SAP's rocky road

Steve Hamm

SAP's stock got hammered after it announced fourth quarter earnings yesterday--even though it had warned earlier that its software license revenue growth would come in well under analysts' forecasts. The reason? The company said it plans on spending 400 million euros or so over the next two years building up the piece of its business that targets smaller companies. Most of the news commentaries I read erroneously reported that the target is medium-sized businesses, but Bill McDermott, who runs SAP's Americas subsidiary, dropped by the office yesterday after the earning announcement to explain just what is being done. This is a new organization being built to go after a new segment, companies with 100 to 500 employees (I call that small), with an all-new product--code named "A 1 S." McDermott points out that SAP believes there’s potentially a $19 billion addressable worldwide market in that segment.

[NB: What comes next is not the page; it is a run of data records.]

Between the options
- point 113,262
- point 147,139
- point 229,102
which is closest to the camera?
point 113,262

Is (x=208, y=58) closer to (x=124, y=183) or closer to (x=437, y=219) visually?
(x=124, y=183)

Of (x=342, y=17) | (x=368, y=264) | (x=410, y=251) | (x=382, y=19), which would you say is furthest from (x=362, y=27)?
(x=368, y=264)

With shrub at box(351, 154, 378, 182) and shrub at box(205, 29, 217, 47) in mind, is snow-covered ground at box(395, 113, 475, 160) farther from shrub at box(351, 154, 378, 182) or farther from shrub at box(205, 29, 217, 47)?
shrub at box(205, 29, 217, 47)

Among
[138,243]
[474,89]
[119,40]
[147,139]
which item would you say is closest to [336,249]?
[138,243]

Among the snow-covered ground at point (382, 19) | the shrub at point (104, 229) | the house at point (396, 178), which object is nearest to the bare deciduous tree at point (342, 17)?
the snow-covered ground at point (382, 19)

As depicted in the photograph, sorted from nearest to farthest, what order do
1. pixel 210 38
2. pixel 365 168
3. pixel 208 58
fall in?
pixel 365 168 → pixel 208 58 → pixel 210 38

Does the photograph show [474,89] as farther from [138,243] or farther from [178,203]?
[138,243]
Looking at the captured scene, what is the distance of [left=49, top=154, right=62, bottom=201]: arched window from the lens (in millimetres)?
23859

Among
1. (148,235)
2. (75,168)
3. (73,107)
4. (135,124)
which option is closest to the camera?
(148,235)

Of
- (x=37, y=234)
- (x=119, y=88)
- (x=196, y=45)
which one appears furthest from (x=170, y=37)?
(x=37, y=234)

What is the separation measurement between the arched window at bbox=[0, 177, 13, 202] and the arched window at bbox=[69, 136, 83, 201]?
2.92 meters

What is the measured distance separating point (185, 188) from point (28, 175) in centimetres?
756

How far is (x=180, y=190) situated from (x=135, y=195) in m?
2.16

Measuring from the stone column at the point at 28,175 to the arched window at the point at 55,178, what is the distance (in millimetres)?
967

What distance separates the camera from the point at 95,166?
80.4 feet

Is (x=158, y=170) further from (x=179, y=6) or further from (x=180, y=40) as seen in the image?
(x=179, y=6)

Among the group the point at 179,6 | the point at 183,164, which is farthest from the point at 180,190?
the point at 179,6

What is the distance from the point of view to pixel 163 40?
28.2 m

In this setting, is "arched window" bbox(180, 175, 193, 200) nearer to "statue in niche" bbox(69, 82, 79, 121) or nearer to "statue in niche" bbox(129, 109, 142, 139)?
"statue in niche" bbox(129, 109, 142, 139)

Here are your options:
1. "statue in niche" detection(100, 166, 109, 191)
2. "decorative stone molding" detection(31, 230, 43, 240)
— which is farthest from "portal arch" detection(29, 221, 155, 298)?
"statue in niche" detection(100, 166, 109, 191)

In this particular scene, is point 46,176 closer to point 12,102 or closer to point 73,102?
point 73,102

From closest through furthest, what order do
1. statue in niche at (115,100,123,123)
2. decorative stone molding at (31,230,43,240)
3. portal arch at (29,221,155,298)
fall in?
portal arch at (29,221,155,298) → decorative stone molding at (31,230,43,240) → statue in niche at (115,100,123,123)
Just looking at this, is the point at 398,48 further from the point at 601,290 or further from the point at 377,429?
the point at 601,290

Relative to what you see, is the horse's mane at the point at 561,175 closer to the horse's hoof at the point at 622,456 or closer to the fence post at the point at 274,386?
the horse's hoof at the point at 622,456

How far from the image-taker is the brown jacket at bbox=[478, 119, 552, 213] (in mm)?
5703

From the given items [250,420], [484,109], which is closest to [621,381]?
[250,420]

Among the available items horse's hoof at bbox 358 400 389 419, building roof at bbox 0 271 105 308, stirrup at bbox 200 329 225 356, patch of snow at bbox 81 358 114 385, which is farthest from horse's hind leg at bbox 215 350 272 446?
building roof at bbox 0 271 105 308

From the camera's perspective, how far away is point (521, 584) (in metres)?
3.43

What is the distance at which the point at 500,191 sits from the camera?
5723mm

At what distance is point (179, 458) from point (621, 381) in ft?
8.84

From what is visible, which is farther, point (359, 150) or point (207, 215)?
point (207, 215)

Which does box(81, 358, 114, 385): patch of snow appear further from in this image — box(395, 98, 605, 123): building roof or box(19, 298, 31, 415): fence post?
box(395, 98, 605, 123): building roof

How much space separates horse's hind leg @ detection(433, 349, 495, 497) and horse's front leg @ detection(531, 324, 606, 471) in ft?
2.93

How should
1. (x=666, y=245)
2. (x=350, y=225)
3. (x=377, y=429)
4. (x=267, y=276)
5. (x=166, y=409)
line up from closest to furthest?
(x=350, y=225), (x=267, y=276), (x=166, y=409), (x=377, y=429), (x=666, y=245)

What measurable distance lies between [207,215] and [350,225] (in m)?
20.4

I applaud the strategy, and SAP’s willingness to make serious long term bets on new markets. This is what highly-compensated executives get paid to do. But I think this is a market that will be very difficult for SAP top succeed in. The company already has two products targeting smaller companies: Business One for companies with fewer than 100 employees, and All-In-One for mid-sized companies. All-In-One has sold well, but Business One hasn’t gained a lot of traction. The smaller a company is, the less likely it is to be attracted to SAP, which is known for making huge complex programs that run giant corporations. Also, the new product is going to be delivered first as an on-demand service. This is smart—based on the success being reaped by on-demand software specialists such as Salesforce.com, NetSuite, and RightNow. But SAP’s first foray into software-as-a-service, SAP CRM, has been slow to get off the launch pad.